◆ **Records for the exercise**
BEGIN

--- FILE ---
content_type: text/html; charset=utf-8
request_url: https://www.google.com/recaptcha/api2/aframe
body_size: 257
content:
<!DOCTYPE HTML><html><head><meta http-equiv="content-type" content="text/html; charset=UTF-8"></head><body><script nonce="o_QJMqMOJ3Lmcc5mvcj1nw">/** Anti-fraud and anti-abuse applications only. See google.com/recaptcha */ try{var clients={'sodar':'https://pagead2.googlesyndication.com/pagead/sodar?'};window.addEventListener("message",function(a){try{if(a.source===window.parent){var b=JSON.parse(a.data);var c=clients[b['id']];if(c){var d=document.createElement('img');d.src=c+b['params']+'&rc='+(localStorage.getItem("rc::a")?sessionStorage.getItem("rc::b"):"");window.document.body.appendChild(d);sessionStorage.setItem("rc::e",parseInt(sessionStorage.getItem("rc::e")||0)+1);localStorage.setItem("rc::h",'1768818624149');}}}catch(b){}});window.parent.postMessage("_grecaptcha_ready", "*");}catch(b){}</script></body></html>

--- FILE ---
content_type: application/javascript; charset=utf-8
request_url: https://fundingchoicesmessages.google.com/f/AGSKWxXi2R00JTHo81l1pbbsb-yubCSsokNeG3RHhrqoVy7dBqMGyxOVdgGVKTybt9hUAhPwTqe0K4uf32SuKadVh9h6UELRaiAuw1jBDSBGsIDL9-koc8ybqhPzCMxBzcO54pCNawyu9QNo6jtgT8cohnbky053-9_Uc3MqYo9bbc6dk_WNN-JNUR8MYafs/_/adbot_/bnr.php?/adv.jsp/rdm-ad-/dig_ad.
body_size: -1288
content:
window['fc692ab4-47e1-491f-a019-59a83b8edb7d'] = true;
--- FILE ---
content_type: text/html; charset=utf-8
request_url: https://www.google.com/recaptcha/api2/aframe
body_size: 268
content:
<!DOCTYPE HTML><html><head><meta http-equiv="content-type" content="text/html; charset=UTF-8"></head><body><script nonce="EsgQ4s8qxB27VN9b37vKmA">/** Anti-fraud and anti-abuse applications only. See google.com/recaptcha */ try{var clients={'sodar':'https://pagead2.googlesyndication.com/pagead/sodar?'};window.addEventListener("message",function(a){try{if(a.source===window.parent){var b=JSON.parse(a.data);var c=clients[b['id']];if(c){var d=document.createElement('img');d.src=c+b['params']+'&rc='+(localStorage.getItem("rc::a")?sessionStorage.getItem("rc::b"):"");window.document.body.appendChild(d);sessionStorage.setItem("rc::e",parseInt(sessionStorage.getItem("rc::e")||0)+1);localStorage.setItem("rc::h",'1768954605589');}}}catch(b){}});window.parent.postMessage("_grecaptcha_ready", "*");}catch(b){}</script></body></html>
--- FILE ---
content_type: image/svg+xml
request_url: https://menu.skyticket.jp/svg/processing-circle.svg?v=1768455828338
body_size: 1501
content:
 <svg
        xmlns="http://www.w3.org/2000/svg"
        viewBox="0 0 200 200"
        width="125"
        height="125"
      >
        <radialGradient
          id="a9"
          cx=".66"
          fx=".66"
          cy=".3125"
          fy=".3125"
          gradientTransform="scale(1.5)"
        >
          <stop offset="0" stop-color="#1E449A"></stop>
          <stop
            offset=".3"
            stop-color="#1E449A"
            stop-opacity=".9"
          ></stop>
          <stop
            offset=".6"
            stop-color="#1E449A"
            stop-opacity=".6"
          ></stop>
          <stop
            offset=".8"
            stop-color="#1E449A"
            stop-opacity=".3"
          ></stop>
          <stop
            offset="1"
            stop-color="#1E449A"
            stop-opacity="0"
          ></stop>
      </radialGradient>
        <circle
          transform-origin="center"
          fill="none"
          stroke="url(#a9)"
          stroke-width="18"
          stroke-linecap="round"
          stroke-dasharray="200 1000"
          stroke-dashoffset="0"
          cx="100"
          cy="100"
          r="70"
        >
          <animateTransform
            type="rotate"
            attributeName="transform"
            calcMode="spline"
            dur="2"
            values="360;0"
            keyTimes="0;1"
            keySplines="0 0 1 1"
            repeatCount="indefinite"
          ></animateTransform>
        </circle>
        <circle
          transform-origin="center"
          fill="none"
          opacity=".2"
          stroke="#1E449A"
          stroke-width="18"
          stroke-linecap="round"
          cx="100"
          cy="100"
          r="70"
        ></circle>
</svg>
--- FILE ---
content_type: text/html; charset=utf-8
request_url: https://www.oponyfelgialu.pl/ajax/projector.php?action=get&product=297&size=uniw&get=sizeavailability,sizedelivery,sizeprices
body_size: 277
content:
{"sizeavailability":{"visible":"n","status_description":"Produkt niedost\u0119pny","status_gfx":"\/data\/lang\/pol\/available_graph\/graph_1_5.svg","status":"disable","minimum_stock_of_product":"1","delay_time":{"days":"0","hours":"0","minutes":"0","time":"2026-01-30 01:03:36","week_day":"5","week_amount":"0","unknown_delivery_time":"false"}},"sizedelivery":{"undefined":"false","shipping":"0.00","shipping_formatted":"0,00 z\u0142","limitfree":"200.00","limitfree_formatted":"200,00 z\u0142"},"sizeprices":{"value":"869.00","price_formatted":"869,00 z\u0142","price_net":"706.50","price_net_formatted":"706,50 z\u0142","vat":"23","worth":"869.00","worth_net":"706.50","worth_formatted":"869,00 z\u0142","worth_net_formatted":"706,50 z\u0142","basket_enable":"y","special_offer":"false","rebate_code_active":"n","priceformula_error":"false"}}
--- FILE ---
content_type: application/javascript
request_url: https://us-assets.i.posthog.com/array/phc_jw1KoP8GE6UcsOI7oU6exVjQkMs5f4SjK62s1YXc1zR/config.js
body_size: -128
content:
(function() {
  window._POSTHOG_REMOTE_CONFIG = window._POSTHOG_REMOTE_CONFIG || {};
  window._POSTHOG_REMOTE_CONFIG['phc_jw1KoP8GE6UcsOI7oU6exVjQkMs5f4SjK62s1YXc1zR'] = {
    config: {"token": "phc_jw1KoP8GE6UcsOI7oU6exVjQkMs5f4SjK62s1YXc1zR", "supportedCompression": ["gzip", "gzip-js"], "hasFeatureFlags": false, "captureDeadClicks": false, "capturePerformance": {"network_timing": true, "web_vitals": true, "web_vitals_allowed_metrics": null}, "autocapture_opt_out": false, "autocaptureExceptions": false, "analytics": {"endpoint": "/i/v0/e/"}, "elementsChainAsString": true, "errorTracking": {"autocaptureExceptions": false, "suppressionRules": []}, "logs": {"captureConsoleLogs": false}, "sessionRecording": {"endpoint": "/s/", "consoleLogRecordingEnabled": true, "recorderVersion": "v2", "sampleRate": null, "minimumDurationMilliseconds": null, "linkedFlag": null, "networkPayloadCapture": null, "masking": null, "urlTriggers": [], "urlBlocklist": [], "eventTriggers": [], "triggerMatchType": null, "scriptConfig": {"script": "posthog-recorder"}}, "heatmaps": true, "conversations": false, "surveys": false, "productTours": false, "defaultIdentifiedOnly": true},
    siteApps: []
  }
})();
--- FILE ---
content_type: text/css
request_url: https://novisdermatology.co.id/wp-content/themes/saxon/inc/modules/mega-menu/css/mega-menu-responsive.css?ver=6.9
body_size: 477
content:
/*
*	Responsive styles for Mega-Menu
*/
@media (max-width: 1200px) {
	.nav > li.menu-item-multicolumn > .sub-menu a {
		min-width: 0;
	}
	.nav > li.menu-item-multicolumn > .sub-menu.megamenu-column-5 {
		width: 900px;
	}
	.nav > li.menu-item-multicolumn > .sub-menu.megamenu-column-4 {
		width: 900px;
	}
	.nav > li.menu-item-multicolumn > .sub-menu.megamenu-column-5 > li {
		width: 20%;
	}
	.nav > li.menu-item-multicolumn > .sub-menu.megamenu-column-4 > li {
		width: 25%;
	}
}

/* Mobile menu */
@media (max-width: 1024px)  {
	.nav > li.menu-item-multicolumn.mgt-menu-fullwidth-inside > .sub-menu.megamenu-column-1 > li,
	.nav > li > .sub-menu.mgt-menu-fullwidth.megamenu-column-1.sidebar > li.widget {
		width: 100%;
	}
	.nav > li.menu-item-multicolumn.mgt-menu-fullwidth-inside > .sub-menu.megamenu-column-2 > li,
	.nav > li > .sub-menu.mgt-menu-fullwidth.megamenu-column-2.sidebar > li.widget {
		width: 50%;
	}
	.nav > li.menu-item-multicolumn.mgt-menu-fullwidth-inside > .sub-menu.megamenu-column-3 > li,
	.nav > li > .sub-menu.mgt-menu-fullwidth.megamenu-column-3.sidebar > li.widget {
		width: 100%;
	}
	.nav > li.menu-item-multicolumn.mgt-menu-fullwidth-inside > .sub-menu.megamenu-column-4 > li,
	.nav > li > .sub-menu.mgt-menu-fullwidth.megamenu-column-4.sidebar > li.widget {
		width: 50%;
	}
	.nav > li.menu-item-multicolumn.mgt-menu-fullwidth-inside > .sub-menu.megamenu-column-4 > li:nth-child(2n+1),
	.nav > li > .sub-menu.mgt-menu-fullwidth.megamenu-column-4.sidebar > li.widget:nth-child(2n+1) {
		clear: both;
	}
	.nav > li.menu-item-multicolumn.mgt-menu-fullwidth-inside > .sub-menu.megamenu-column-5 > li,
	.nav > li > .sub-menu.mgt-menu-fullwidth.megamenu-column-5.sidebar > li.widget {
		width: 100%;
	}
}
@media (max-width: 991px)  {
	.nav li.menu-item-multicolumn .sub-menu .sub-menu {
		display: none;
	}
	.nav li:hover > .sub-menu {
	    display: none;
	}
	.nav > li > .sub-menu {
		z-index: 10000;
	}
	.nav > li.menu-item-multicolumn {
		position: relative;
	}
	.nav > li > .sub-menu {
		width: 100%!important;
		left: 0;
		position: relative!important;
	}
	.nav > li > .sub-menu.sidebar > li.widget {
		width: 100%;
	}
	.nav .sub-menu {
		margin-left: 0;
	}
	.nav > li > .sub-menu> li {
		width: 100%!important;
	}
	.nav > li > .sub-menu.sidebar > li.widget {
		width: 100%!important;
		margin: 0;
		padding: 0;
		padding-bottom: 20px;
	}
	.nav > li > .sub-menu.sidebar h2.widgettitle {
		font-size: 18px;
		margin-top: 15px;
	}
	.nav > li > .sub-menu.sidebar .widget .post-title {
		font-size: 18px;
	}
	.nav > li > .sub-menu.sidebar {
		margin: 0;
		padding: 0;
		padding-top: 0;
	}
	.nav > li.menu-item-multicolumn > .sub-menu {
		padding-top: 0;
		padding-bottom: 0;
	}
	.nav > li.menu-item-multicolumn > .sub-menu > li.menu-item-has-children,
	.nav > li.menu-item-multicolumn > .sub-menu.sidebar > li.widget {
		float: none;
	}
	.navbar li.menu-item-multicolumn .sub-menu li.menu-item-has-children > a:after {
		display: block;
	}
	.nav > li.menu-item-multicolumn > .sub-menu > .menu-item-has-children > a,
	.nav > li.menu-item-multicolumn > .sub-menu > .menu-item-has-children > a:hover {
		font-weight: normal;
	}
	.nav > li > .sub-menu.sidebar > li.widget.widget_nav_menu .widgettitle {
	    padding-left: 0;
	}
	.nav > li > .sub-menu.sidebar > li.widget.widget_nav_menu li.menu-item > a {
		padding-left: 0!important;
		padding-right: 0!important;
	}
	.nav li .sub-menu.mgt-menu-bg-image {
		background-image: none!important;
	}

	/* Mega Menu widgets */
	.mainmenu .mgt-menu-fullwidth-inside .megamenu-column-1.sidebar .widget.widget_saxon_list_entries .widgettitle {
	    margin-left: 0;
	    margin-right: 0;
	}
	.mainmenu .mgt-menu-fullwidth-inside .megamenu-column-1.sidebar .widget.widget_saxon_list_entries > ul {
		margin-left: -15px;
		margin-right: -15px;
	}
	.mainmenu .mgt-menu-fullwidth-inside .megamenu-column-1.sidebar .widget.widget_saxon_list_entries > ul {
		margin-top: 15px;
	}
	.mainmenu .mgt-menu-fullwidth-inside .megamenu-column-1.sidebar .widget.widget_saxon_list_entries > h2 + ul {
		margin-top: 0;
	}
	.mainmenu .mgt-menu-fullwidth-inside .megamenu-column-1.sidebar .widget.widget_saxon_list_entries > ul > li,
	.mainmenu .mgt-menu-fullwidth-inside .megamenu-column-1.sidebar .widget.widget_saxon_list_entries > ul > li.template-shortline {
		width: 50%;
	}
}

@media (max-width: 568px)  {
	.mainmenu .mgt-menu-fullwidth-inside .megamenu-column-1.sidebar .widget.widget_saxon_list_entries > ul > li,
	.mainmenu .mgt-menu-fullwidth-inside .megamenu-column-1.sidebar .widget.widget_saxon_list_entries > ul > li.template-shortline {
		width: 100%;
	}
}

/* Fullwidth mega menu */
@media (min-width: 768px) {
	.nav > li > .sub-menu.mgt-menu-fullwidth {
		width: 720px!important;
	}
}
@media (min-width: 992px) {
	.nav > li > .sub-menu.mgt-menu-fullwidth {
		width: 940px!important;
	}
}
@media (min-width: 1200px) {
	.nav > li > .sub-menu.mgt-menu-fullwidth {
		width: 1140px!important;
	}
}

END

◆ **What to produce**
Among the records above, extract exactly the lines from the line with "siteApps: []" to the line with "li.menu-item-multicolumn > .sub-menu.megamenu-column-4 >", both lines included, and leave out the rest.

◆ **Problem solution**
    siteApps: []
  }
})();
--- FILE ---
content_type: text/css
request_url: https://novisdermatology.co.id/wp-content/themes/saxon/inc/modules/mega-menu/css/mega-menu-responsive.css?ver=6.9
body_size: 477
content:
/*
*	Responsive styles for Mega-Menu
*/
@media (max-width: 1200px) {
	.nav > li.menu-item-multicolumn > .sub-menu a {
		min-width: 0;
	}
	.nav > li.menu-item-multicolumn > .sub-menu.megamenu-column-5 {
		width: 900px;
	}
	.nav > li.menu-item-multicolumn > .sub-menu.megamenu-column-4 {
		width: 900px;
	}
	.nav > li.menu-item-multicolumn > .sub-menu.megamenu-column-5 > li {
		width: 20%;
	}
	.nav > li.menu-item-multicolumn > .sub-menu.megamenu-column-4 > li {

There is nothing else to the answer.